Reference no: EM1315242
Compute cost of retained earnings and common equity and WACC
Cost of Capital
Atlas Inc. is planning to invest in a 4-year project which has the same risk as the firm's existing assets and operations. The project requires a $150,000 initial investment and is expected to generate equal annual after-tax cash flows for the next 4 years. In consultation with investment bankers, Atlas expects to be able to issue new debt at par with a coupon rate of10% and to issue new preferred stock with a $3 per share dividend at $30 a share. The common stock of the company is currently selling for $25.00 a share. Atlas Inc. expects to pay a dividend of $1 per share next year. Market analysts foresee a growth in dividends in Atlas stock at a rate of 10% per year. Atlas's marginal tax rate is 30%.
(a) If Atlas raises capital using 45% debt, 5% preferred stock, and 50% common stock, what is its cost of capital?
(b) If Atlas's beta is 1.2, market risk premium is 7.5%, and the risk free rate is 5.0%, compute the discount rate the firm should use to evaluate this project?

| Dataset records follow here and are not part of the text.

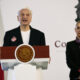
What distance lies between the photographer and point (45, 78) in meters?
2.60

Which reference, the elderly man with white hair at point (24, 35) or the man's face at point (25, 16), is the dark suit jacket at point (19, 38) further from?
the man's face at point (25, 16)

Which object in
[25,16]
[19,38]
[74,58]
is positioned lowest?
[74,58]

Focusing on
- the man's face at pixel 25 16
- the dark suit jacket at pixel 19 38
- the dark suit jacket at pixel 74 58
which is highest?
the man's face at pixel 25 16

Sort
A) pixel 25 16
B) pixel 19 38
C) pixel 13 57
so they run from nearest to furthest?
1. pixel 13 57
2. pixel 25 16
3. pixel 19 38

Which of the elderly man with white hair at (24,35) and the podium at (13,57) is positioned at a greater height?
the elderly man with white hair at (24,35)

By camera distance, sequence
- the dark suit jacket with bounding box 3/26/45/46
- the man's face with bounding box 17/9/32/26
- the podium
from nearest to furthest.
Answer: the podium
the man's face with bounding box 17/9/32/26
the dark suit jacket with bounding box 3/26/45/46

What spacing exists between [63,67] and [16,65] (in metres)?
1.02

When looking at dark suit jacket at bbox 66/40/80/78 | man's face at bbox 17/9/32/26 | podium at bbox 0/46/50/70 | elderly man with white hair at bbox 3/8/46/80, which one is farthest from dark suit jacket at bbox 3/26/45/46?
podium at bbox 0/46/50/70

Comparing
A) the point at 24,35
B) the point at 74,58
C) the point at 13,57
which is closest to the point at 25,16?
the point at 24,35

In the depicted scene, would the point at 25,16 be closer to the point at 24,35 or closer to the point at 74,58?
the point at 24,35

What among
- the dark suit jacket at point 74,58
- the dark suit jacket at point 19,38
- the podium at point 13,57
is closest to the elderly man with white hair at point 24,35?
the dark suit jacket at point 19,38

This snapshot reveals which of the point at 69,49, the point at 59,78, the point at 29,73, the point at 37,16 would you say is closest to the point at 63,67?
the point at 59,78

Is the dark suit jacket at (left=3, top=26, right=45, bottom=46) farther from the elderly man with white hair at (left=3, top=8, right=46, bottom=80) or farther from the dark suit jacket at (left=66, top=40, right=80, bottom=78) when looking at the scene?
the dark suit jacket at (left=66, top=40, right=80, bottom=78)

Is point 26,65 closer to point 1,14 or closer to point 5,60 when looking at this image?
point 5,60
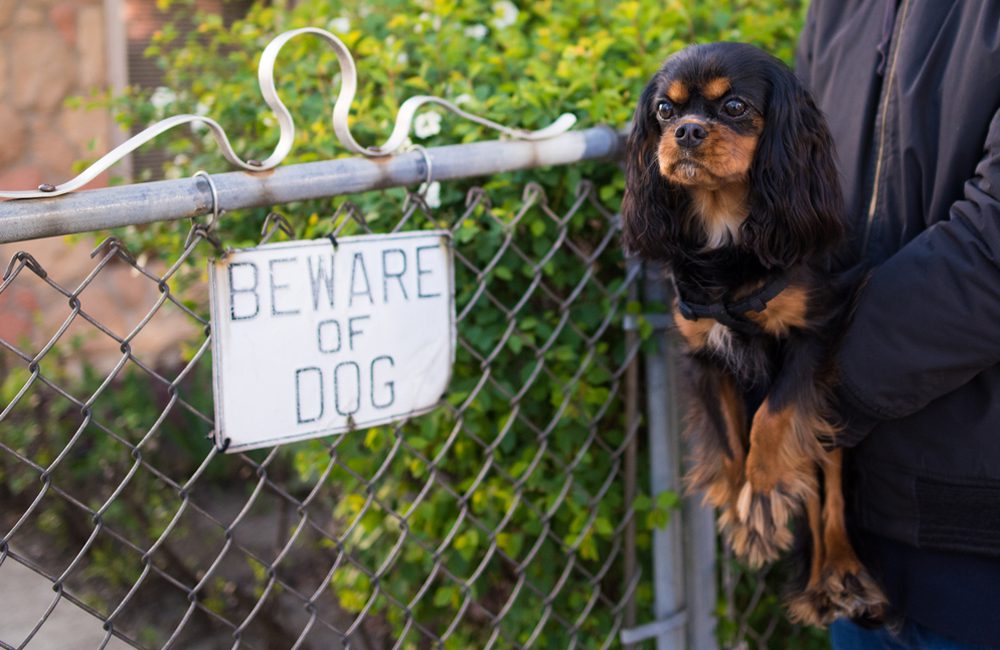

(c) What is the minimum cash flow per year this project should generate over the next four years to be accepted by the company
(d) Atlas is also considering financing this project without issuing preferred stock. The company's optimal debt-to-equity ratio with no preferred stock in its capital structure is 0.25. If the management is expecting annual cash flows of $40,000, should the company accept this project under this scenario?